While the story didn't come together in a way I had hoped for, the visuals absolutely blew me away. Seriously, seeing how many frames of animation are contained not just within Narita Boy but each of the enemies and all of the background NPCs is mind-blowing, especially given how you only see a big chunk of the world once. Encounters like Black Rainbow, White Noise, and the final boss are a wonder to behold, and if there's one reason I'd have for recommending Narita Boy, it'd be to marvel at the game's fluid, playful artistry. The music is also appropriately moody during exploration but goes hard on the synths when the action picks up, fitting the game's aesthetic nicely.

Would that I could say the same about the gameplay, but that's where Narita Boy stumbles the most. Exploring the world is a confusing, bewildering mess until you understand that you're either doing one of two things: remembering where locked doors are or hunting down colored passcodes. Narita Boy is structured like a metroidvania, doling out traversal-boosting powerups and frequently requiring backtracking, but its progression is entirely linear, blocking access to earlier sections once you've completed them. It's not as annoying as it sounds however, as there aren't any health, energy, or damage upgrades; as soon as you pick up the trichroma sword, you'll have everything you need to beat the game. So Narita Boy gets the worst of both worlds: it's tediously sprawling while simultaneously lacking a gameplay motive to explore.

Likewise, combat is also a disorganized mess that takes some getting used to. By the end you'll have a variety of ways to engage your opponents, but since attacks have little-to-no animation canceling, expect to be doing hit and runs for the most part. Narita Boy also slides around like his shoes are coated in butter, so expect to occasionally collide with enemies and slip off ledges. Your sword comes with a nifty little shotgun blast but it shares the ammo with the laser beam (your most powerful attack by far), so you won't really be using it outside of an accidental finger slip. And there's plenty more to whinge about: the charge attack can only be done after a standing swipe, the shoulder bash is ineffective on most foes, the dodge button sends you backwards—but the thing that gets me the most is that you don't heal between fights. Instead you have to consume precious energy to recover one pip at a time... or you can die and restart nearby with full health. Why? Why make me spend five seconds killing myself at the start of every lengthy encounter? Why not at least heal me after boss fights, or save the "no healing" for a harder mode?

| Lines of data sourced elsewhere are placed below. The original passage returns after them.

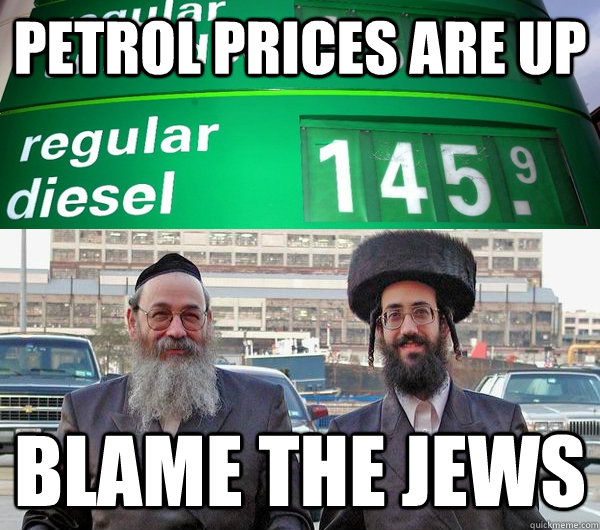 petrol prices are up blame the jews  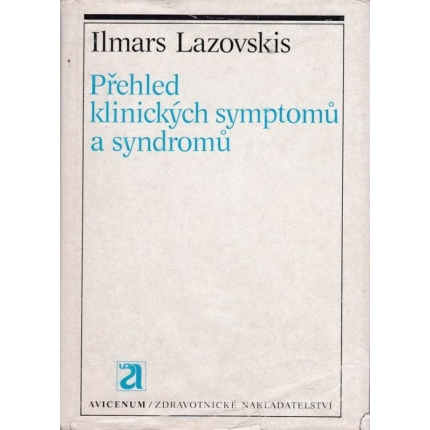 Přehled klinických symptomů a syndromů
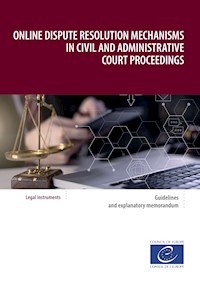 Online dispute resolution mechanisms in civil and administrative court proceedings - Council of Europe - ebook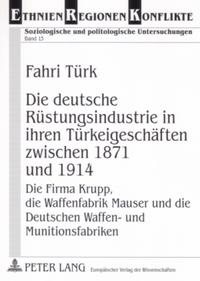 Die deutsche Rüstungsindustrie in ihren Türkeigeschäften zwischen 1871 und 1914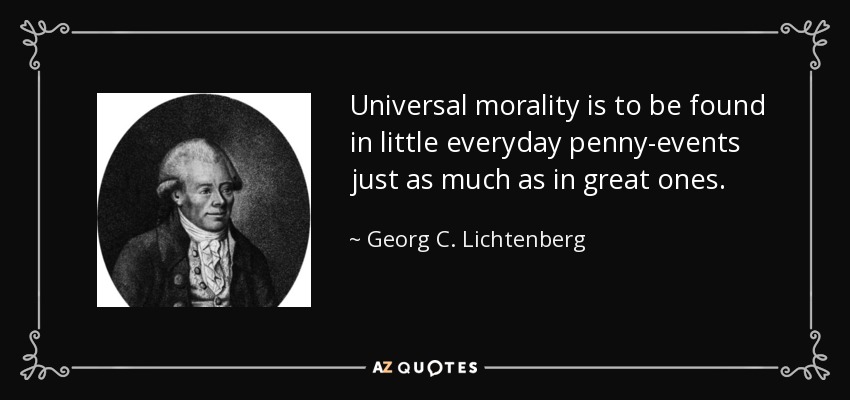 Universal morality is to be found in little everyday penny-events just as much as in great ones. - Georg C. Lichtenberg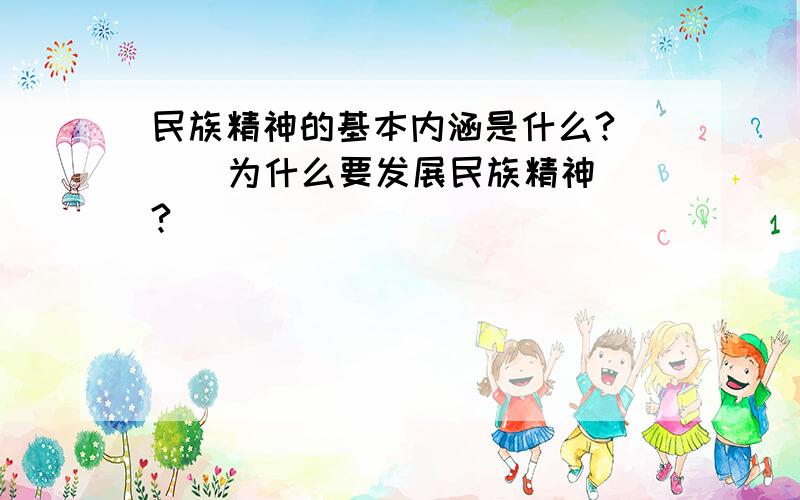 民族精神的基本内涵是什么?     为什么要发展民族精神?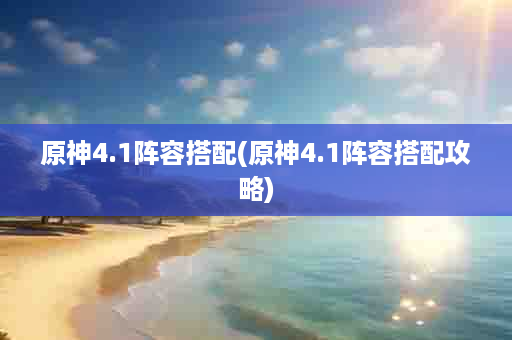 原神4.1阵容搭配(原神4.1阵容搭配攻略)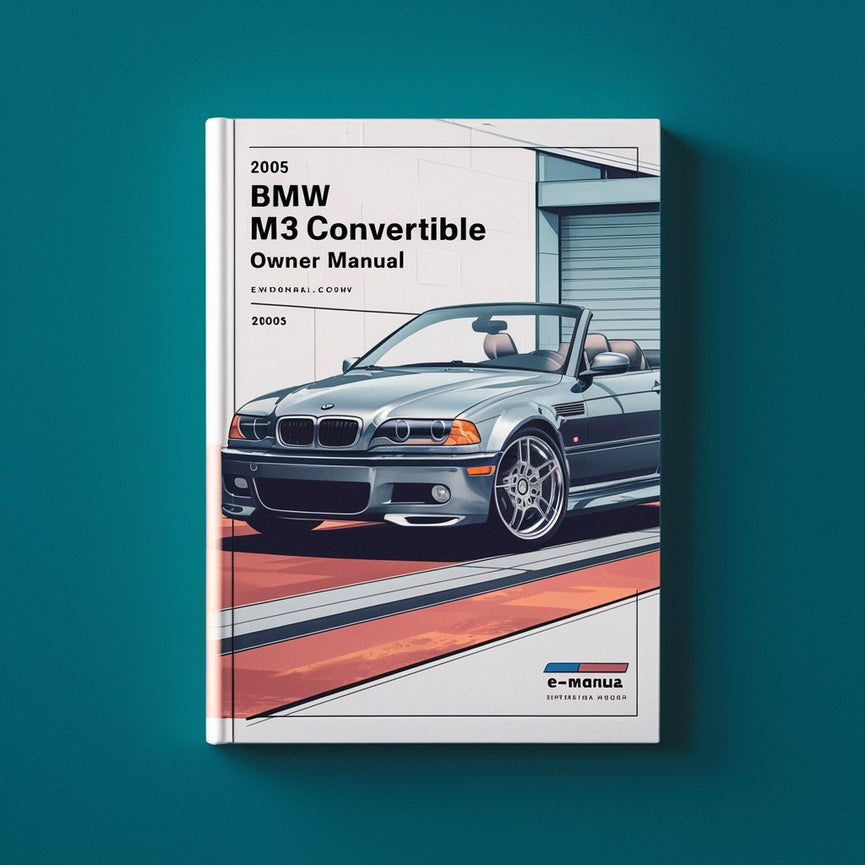 2005 BMW M3 Convertible Owner Manual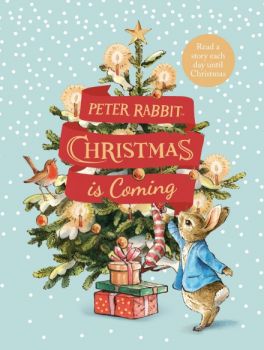 Peter Rabbit - Christmas is Coming - A Christmas Countdown Book - Beatrix Potter - Penguin -  9780241425633 - Онлайн книжарница Ciela | Ciela.com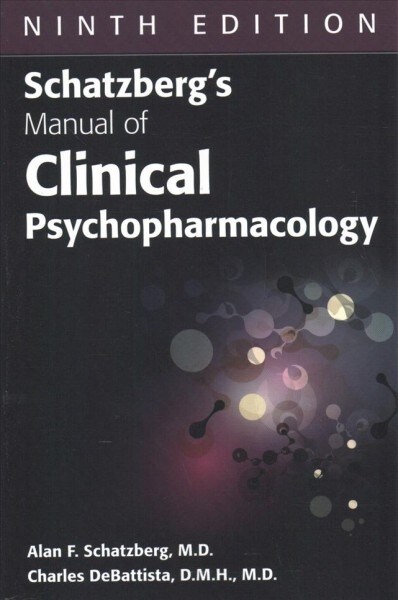 Schatzbergs Manual of Clinical Psychopharmacology (Paperback, 9)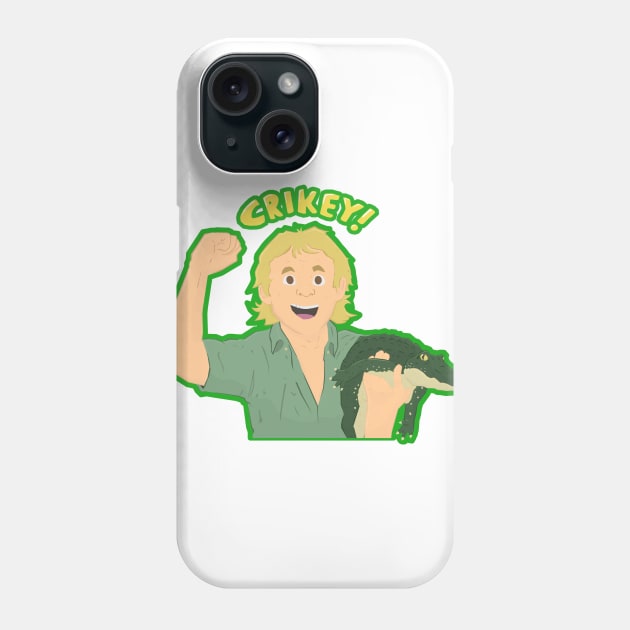 Crikey! Steve Irwin Phone Case by YipeeKaiYay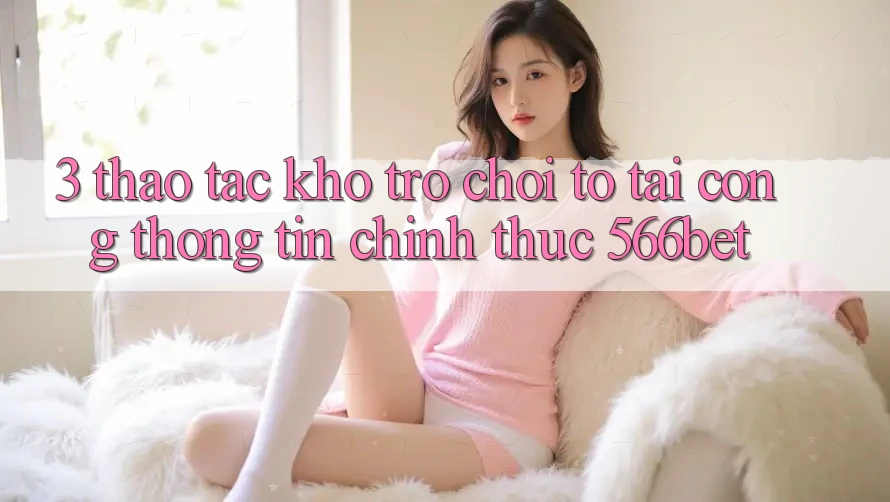 3. Thao tác Kho Trò chơi To Tại Cổng thông tin Chính Thức 566bet
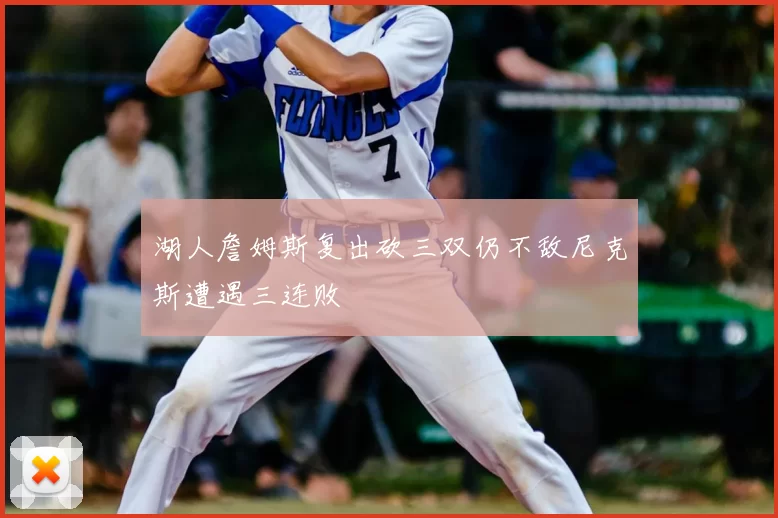 湖人詹姆斯复出砍三双仍不敌尼克斯遭遇三连败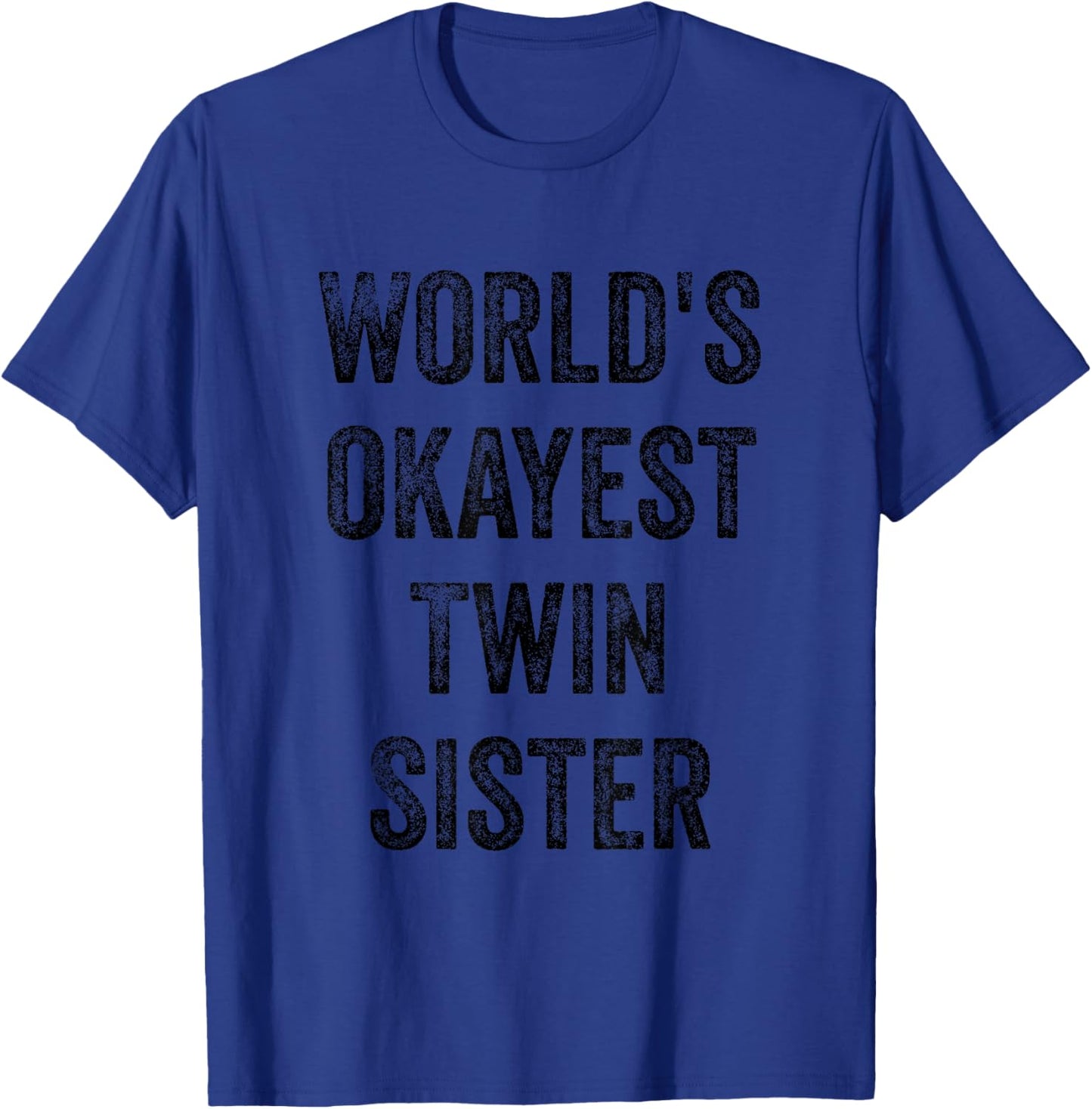 World's Okayest Twin Sister Funny Sarcastic Sisterly Love T-Shirt - T-Shirt | Royal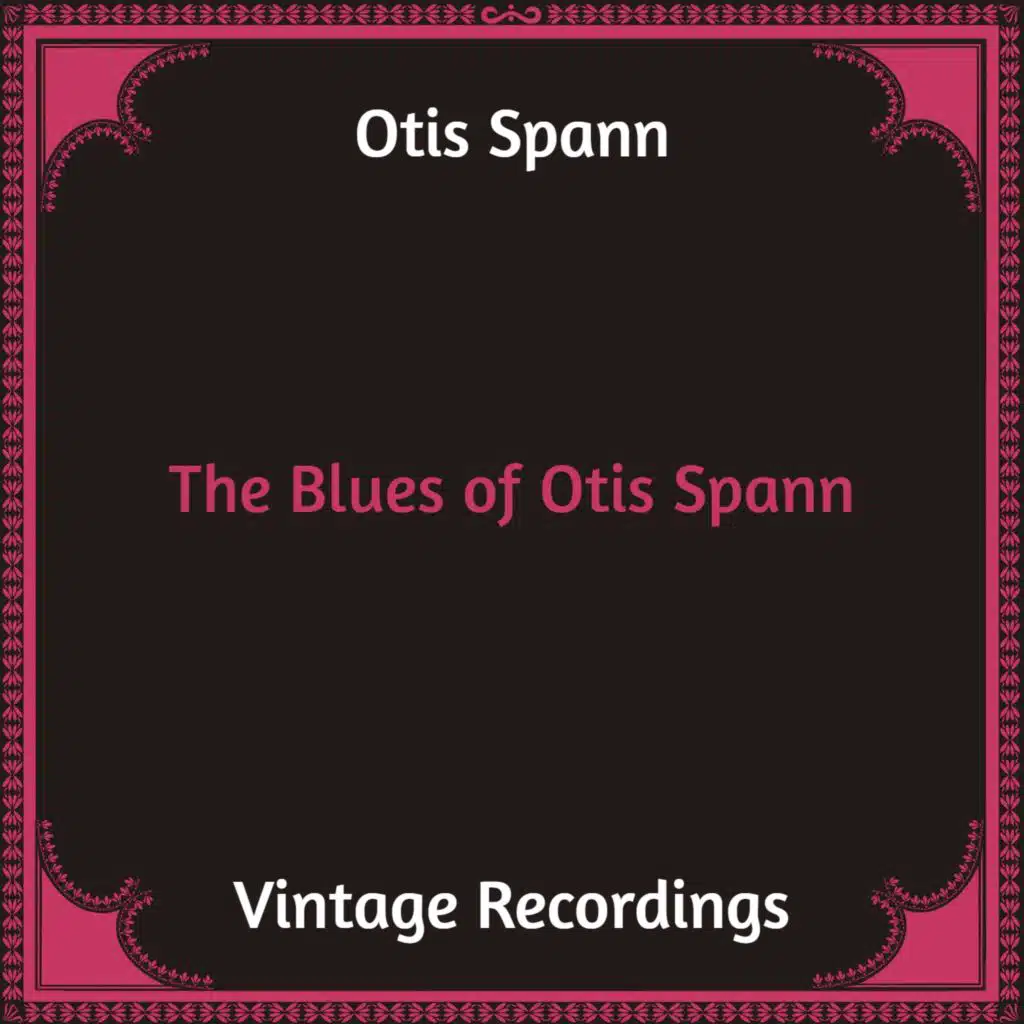 The Blues of Otis Spann (Hq remastered)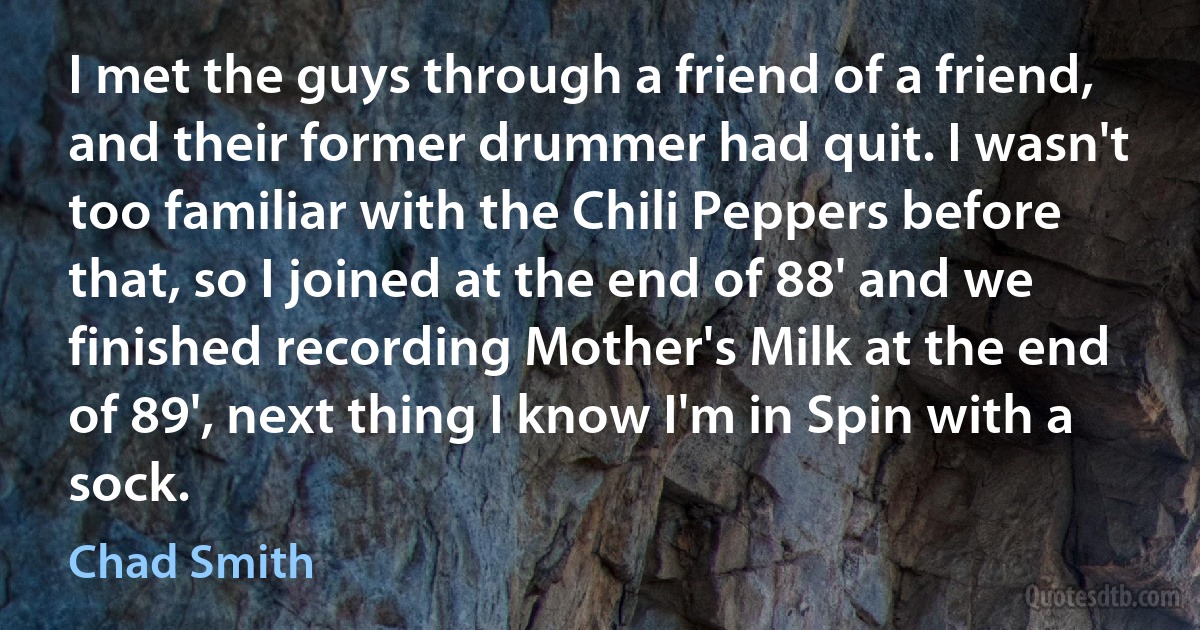 I met the guys through a friend of a friend, and their former drummer had quit. I wasn't too familiar with the Chili Peppers before that, so I joined at the end of 88' and we finished recording Mother's Milk at the end of 89', next thing I know I'm in Spin with a sock. (Chad Smith)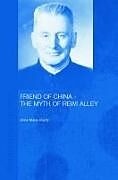 Livre Relié Friend of China - The Myth of Rewi Alley de Anne-Marie Brady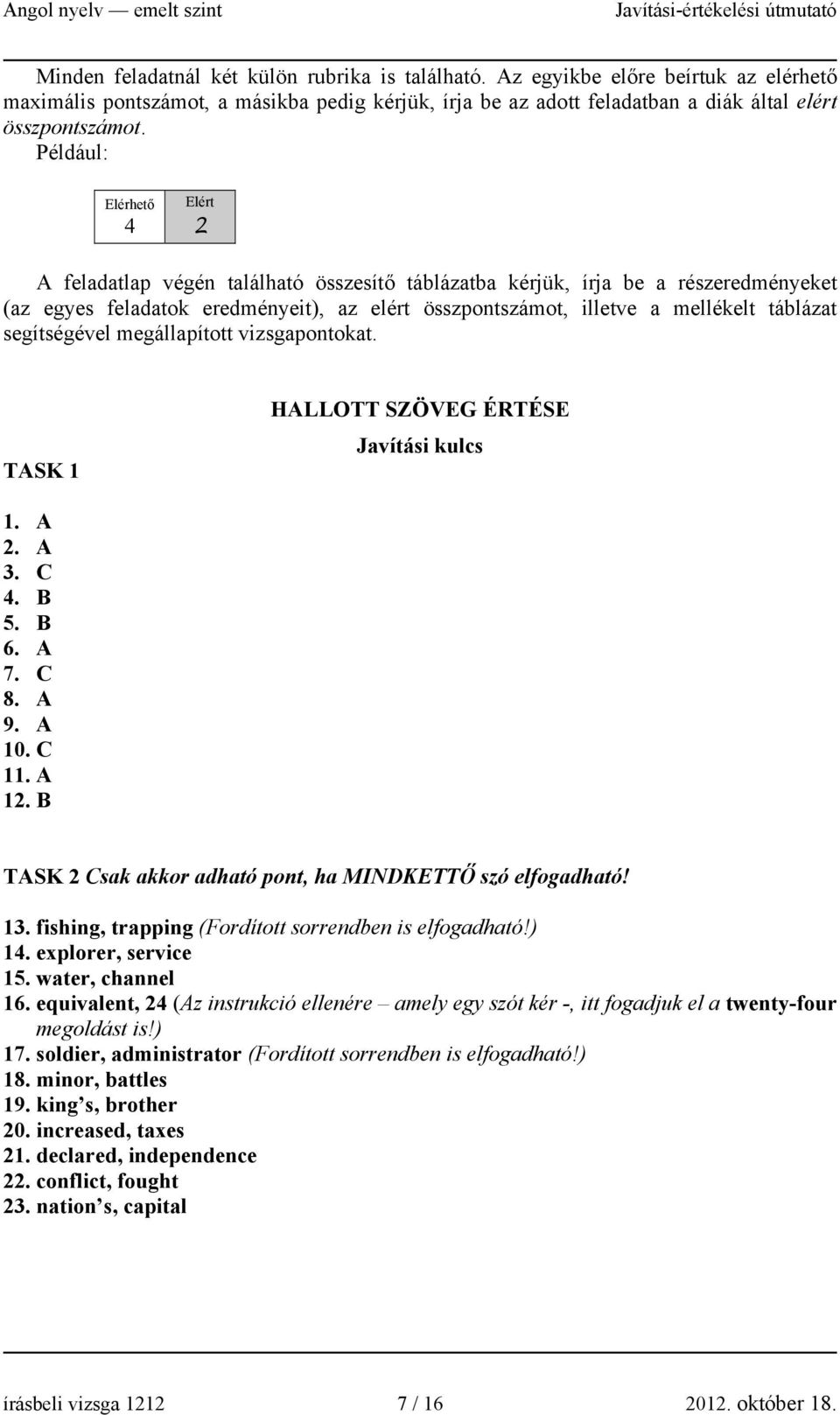 táblázat segítségével megállapított vizsgapontokat. TASK 1 HALLOTT SZÖVEG ÉRTÉSE Javítási kulcs 1. A 2. A 3. C 4. B 5. B 6. A 7. C 8. A 9. A 10. C 11. A 12.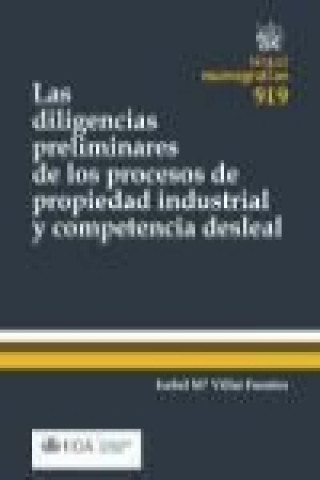 Carte Las diligencias preliminares de los procesos de propiedad industrial y competencia desleal Isabel María Villar Fuentes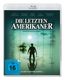 Die letzten Amerikaner (Blu-ray)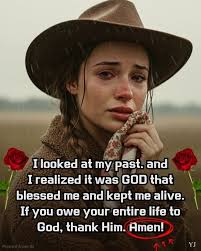 I looked at my past. and I realized it was GOD that blessed me and kept me  alive. If you owe your entire life to God, thank Him. Amen! YJ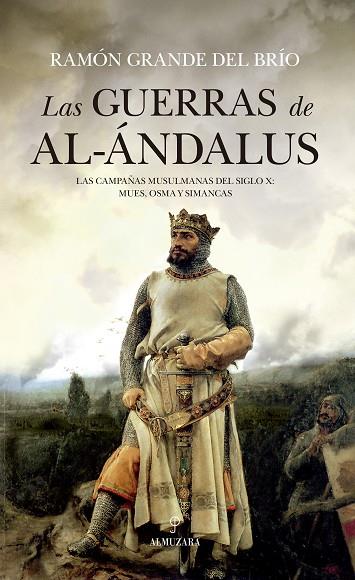 LAS GUERRAS DE AL-ÁNDALUS.LAS CAMPAÑAS MUSULMANAS DEL SIGLO X:MUES,OSMA Y SIMANCAS | 9788416100019 | GRANDE DEL BRÍO,RAMÓN | Llibreria Geli - Llibreria Online de Girona - Comprar llibres en català i castellà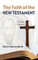 The Faith of the New Testament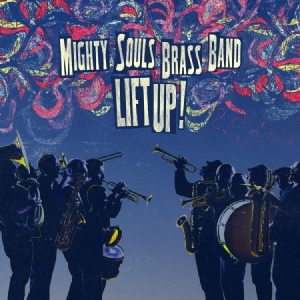 Mighty Souls Brass Band - Lift Up! i gruppen CD / RNB, Disco & Soul hos Bengans Skivbutik AB (1179169)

While Narita Boy boasts a healthy variety of enemies, almost all of them come with bloated HP values. Later on you'll get the ability to do more damage if you match your color to theirs, which carries the downside of same-colored foes doing more damage to you as well. I actually quite like this gamble, but sadly only a handful encounters encourage this buffing system. Some battles will simply have you switching to one color and dispatching the most annoying (ie tankiest) foe with a laser shot, while other battles won't use the dynamic at all, forcing you to whittle down enemies one inefficient stab at a time. There's a couple of decent gauntlets at the end of the game that push you to switch often and quickly, but by then it's too little too late.

There's plenty to like about Narita Boy—but there's also a hell of a lot that feels off. It's ultimately a hyper-polished amateur project, having the creative chops of an indie gem that's been unfortunately stuffed into the sloppy body of a late 2000's Newgrounds game. Perhaps it needed a few more programmers, or a larger playtesting pool, or a bit more time in development—or maybe this is exactly the game Studio Koba wanted to make, warts and all. They're clearly a talented developer that poured a lot of manpower and sweat into their product, which is why I feel so down on disliking it. Narita Boy at least put Studio Koba on my radar... but I'll likely be going into their next title with warranted skepticism.